■ Goal of the exercise:
Excluding all pictures, please output the listing exactly.
START Records for processing
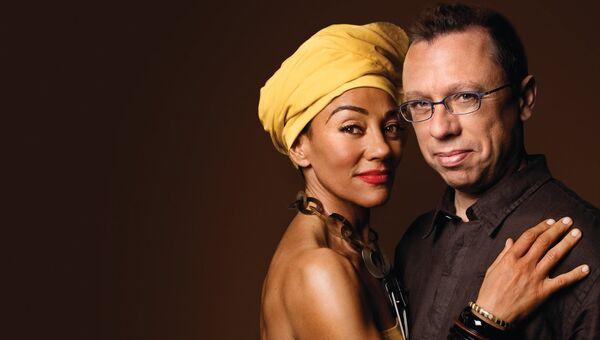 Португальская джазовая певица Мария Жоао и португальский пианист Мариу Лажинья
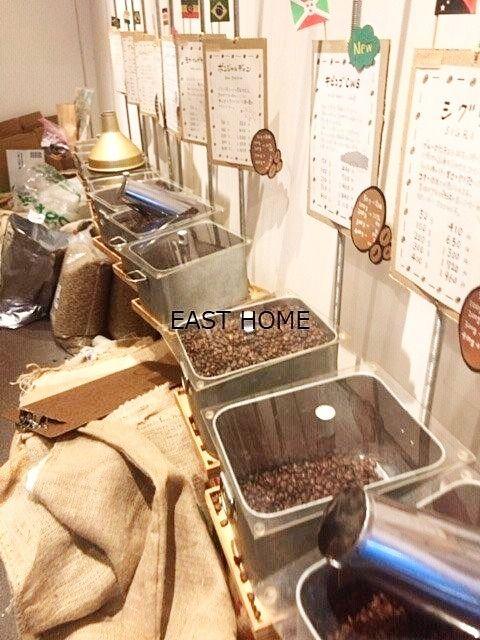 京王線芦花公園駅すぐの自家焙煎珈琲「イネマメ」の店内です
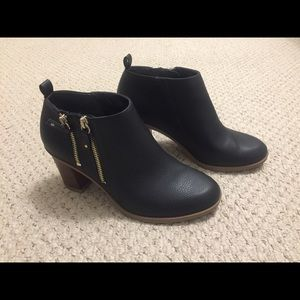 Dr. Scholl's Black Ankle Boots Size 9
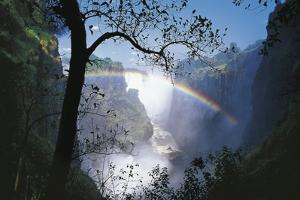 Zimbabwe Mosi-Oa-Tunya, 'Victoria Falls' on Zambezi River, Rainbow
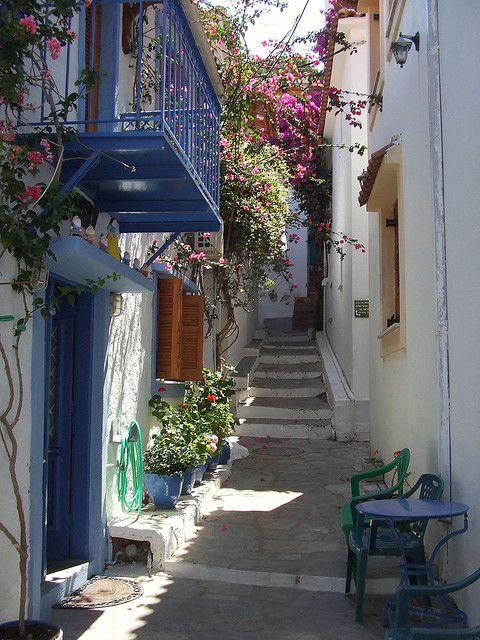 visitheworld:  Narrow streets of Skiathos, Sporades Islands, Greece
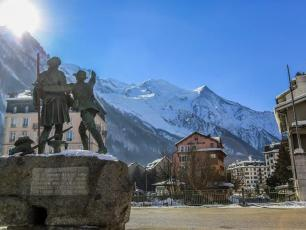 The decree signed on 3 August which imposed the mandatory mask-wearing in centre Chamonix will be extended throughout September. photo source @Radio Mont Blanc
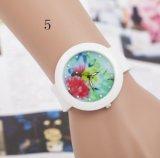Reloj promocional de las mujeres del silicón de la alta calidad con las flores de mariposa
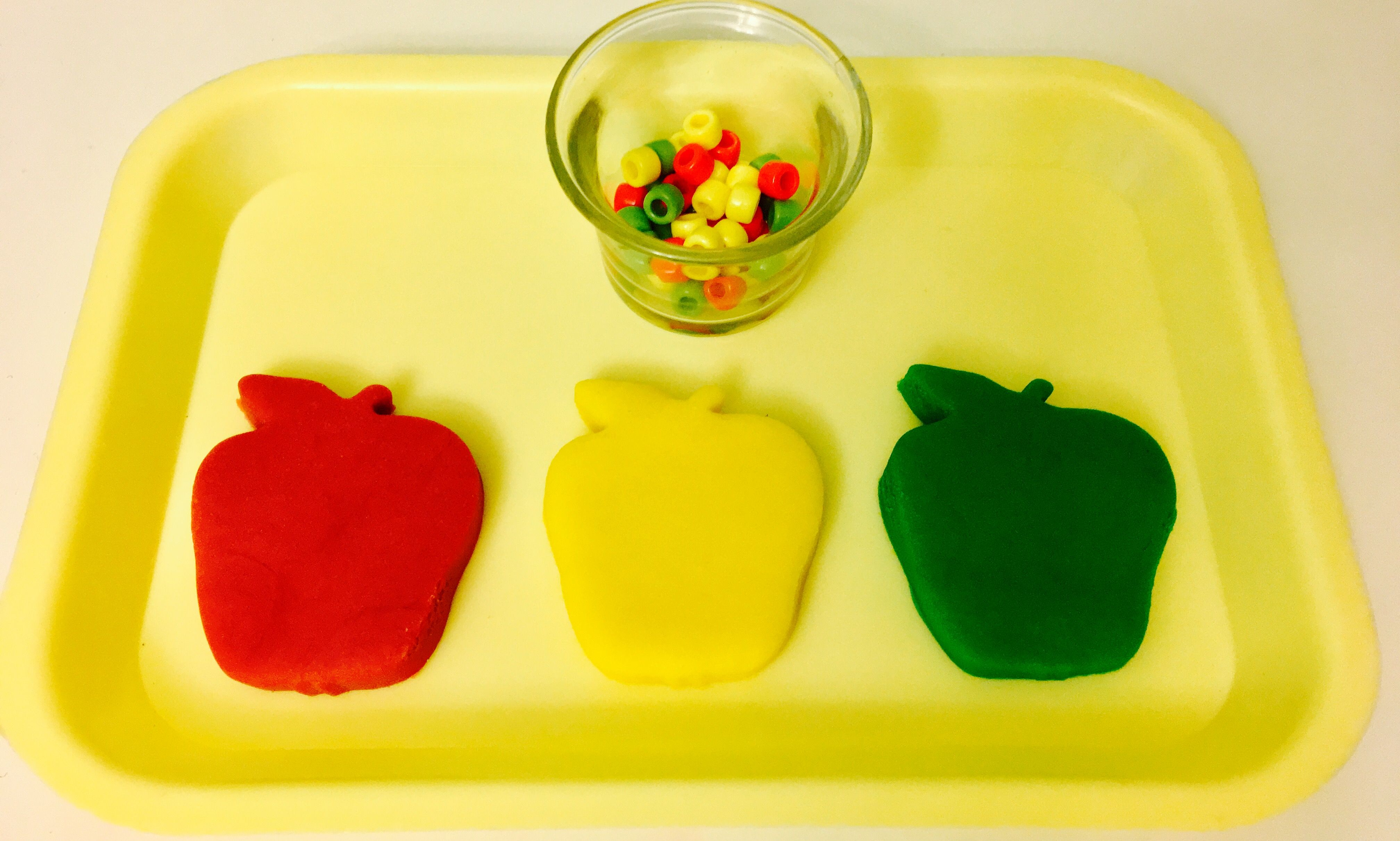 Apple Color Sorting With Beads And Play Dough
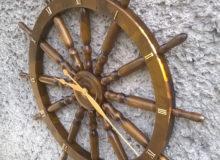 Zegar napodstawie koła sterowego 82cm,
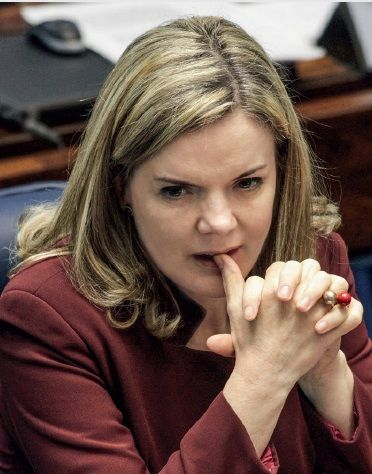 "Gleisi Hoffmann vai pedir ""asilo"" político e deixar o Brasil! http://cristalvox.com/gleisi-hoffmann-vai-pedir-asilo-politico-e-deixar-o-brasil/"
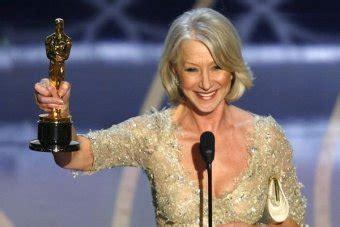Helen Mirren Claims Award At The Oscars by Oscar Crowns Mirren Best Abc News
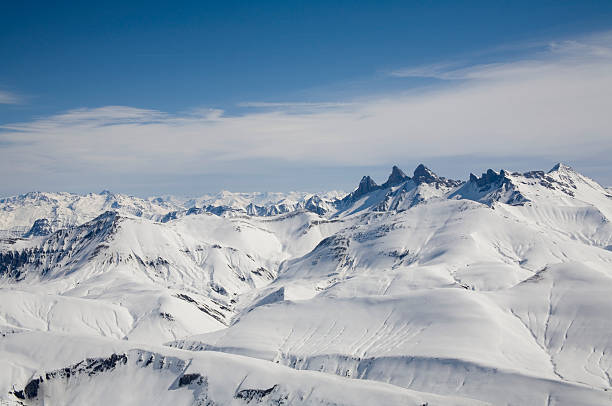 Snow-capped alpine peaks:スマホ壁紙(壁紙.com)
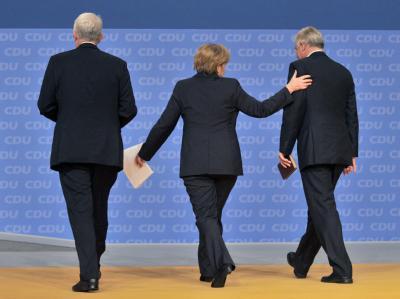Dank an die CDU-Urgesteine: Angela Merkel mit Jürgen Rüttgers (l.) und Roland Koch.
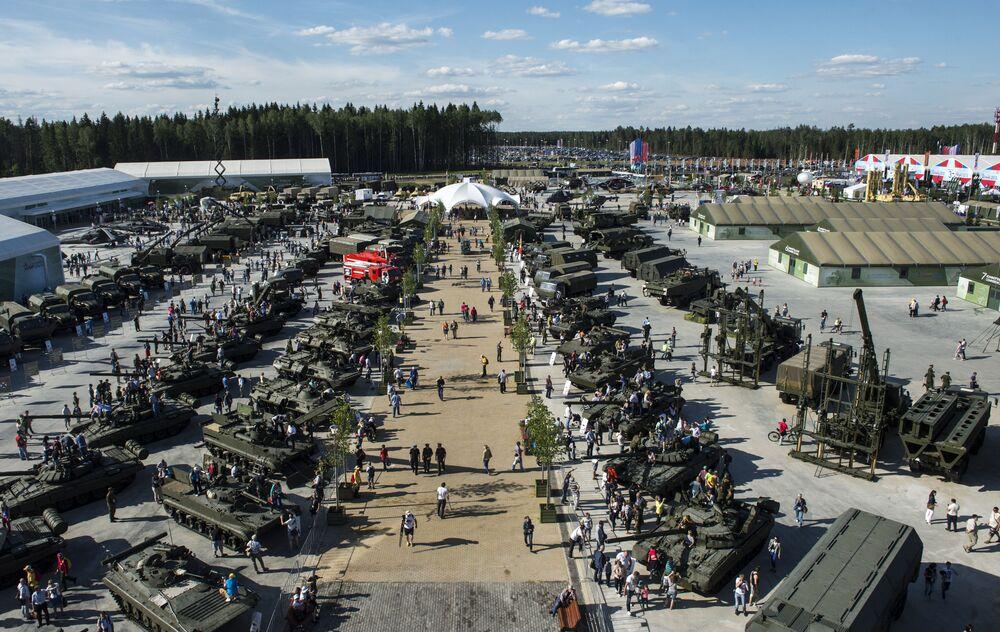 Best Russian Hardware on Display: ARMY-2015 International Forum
END Records for processing
■ Solution to this exercise:
 Португальская джазовая певица Мария Жоао и португальский пианист Мариу Лажинья
 京王線芦花公園駅すぐの自家焙煎珈琲「イネマメ」の店内です
 Dr. Scholl's Black Ankle Boots Size 9
 Zimbabwe Mosi-Oa-Tunya, 'Victoria Falls' on Zambezi River, Rainbow
 visitheworld:  Narrow streets of Skiathos, Sporades Islands, Greece
 The decree signed on 3 August which imposed the mandatory mask-wearing in centre Chamonix will be extended throughout September. photo source @Radio Mont Blanc
Reloj promocional de las mujeres del silicón de la alta calidad con las flores de mariposa
 Apple Color Sorting With Beads And Play Dough
 Zegar napodstawie koła sterowego 82cm,
 "Gleisi Hoffmann vai pedir ""asilo"" político e deixar o Brasil! http://cristalvox.com/gleisi-hoffmann-vai-pedir-asilo-politico-e-deixar-o-brasil/"
Helen Mirren Claims Award At The Oscars by Oscar Crowns Mirren Best Abc News
 Snow-capped alpine peaks:スマホ壁紙(壁紙.com)
Dank an die CDU-Urgesteine: Angela Merkel mit Jürgen Rüttgers (l.) und Roland Koch.
 Best Russian Hardware on Display: ARMY-2015 International Forum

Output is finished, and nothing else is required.